We’re still in the midst of a pandemic, yet The Washington Post reported that there are 100 flights going from the U.S. to Quintana Roo—the state in which Cancún and Tulum are located—every single day. The region’s tourist pull at this unpredictable time may be contributing to a rise in COVID-19 cases in the area—endangering locals, resort workers, and their families as well as animals. Although Tulum’s gorgeous beaches, yoga retreats, and magical cenotes are enough for visitors to enjoy, sham animal “sanctuaries” and other sleazy animal displays are targeting tourists, encouraging them to empty their wallets and to get “likes” on Instagram.

Sancho the Drunk Donkey

At Tulum’s Hotel Zulum, tourists laughed while recording themselves giving a gentle donkey named Sancho beer and other alcoholic beverages.

Someone even started an Instagram account in his name. After the video went viral, local officials went to the hotel and were told that Sancho had been returned to the ranch he came from.

Panchito the Crocodile

Influencer Sebastian Trip, who runs a travel agency, recorded people swimming with a crocodile he called Panchito, and the video went viral on his social media accounts.

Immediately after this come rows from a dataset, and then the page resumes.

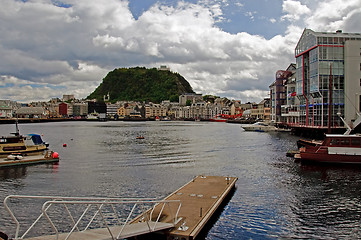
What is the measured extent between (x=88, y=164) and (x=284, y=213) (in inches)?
1008

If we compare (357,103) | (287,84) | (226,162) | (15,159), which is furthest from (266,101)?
(15,159)

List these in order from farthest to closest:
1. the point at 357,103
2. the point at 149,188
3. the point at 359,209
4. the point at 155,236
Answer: the point at 357,103, the point at 149,188, the point at 359,209, the point at 155,236

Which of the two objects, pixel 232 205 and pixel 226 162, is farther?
pixel 226 162

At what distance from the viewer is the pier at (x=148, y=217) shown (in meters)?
12.0

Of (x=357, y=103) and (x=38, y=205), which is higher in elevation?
(x=357, y=103)

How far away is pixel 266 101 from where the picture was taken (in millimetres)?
175250

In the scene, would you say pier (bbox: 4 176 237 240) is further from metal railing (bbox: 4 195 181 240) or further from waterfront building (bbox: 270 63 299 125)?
waterfront building (bbox: 270 63 299 125)

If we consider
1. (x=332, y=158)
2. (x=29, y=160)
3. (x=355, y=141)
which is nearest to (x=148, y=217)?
(x=332, y=158)

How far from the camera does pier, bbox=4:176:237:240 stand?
39.3ft

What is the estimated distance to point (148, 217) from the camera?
1598 cm

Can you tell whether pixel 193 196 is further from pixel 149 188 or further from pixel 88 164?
pixel 88 164

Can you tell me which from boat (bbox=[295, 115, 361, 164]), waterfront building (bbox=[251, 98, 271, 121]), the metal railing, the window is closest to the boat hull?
boat (bbox=[295, 115, 361, 164])

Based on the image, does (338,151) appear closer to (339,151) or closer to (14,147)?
(339,151)

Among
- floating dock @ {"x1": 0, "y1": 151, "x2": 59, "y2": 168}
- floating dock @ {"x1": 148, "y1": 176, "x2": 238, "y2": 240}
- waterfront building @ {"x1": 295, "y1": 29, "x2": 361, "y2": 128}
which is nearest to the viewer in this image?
floating dock @ {"x1": 148, "y1": 176, "x2": 238, "y2": 240}
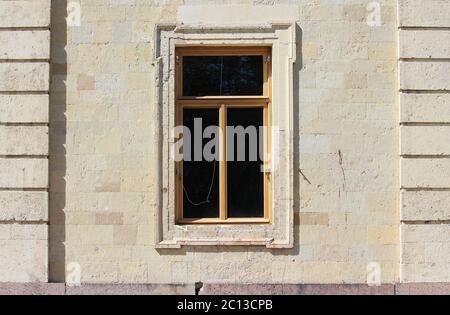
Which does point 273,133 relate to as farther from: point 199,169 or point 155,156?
point 155,156

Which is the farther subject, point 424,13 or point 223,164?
point 223,164

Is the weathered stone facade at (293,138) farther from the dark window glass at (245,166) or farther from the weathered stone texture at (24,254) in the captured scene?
the dark window glass at (245,166)

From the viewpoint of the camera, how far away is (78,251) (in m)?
8.04

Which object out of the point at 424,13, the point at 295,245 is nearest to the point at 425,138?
the point at 424,13

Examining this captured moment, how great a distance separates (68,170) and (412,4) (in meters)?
4.41

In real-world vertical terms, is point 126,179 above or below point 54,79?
below

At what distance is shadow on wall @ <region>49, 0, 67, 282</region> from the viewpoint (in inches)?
316

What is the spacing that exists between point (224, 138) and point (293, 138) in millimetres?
819

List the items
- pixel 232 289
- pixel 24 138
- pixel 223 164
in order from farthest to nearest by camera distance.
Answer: pixel 223 164, pixel 24 138, pixel 232 289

Sebastian claims to be an animal lover, but by promoting this video and commenting that what he loved most about his trip was his contact with Panchito—perpetuating the false idea that wild animals are here to entertain us—he shows that he doesn’t actually care about animals but rather loves exploiting them for attention. As a result of his video, many tourists went to the cenote to take selfies with Panchito—turning this sensitive being into a tourist attraction and profiting Sebastian’s travel agency.

Thanks to Sebastian, Panchito has become famous—although fame won’t benefit this vulnerable reptile at all.

Akumal Monkey ‘Sanctuary’

Hoping to lure unwitting tourists, an outfit near Tulum calls itself a “sanctuary,” but monkeys and parrots there are exposed daily to gawking visitors who take selfies with them.

No legitimate exotic-animal sanctuary would allow any kind of hands-on interaction, including taking photos with animals. Animals used as photo-op props and in public encounters are taken away from their mothers as babies, which is extremely traumatic for both. They will never be able to hunt, forage, raise their families, or engage in any of the types of natural behavior that give their lives meaning.

At reputable sanctuaries, animals are provided with safe, comfortable living conditions that give them as natural an existence as captivity allows.

Dolphinaris Tulum

Located inside the Gran Bahia Principe Tulum Hotel, Dolphinaris Tulum allows endless streams of tourists to interact with dolphins, including swimming with them, kissing and petting them, and subjecting them to a “foot push,” “dorsal ride,” or “belly ride.” The “Trainer for a Day” program lasts eight hours.

man riding sad dolphin face blurred

In nature, dolphins swim up to 60 miles a day together in family pods. They have different cultures and help sick or injured members of their group. And they use a variety of vocalizations to communicate with each other. Humans are enchanted by these exceedingly intelligent marine mammals, but the ones used in “swim with dolphins” programs are far removed from all that’s natural and important to them.

Tulum Must Stop Being a Typical Tourist Trap

Tulum’s hospitality industry has fabulous amenities to offer, including the option of staying in rustic cottages and small establishments located in lush natural settings. Encouraging visitors to disrespect animals stains the reputation of this lovely locale.

Tulum officials need to step in when animals are in harm’s way and promote safety and respect while tourists enjoy the destination’s natural beauty.

How to Enjoy Nature Without Causing Harm

Don’t leave your ethics behind while on vacation. Refuse to swim with dolphins, never pay to hold a tiger cub, don’t take selfies with birds or reptiles, and never ride a horse or take a carriage ride. As long as tourists spend money on such activities, animals will continue to suffer. Animals are not ours to use for entertainment, so be a compassionate traveler and leave them alone.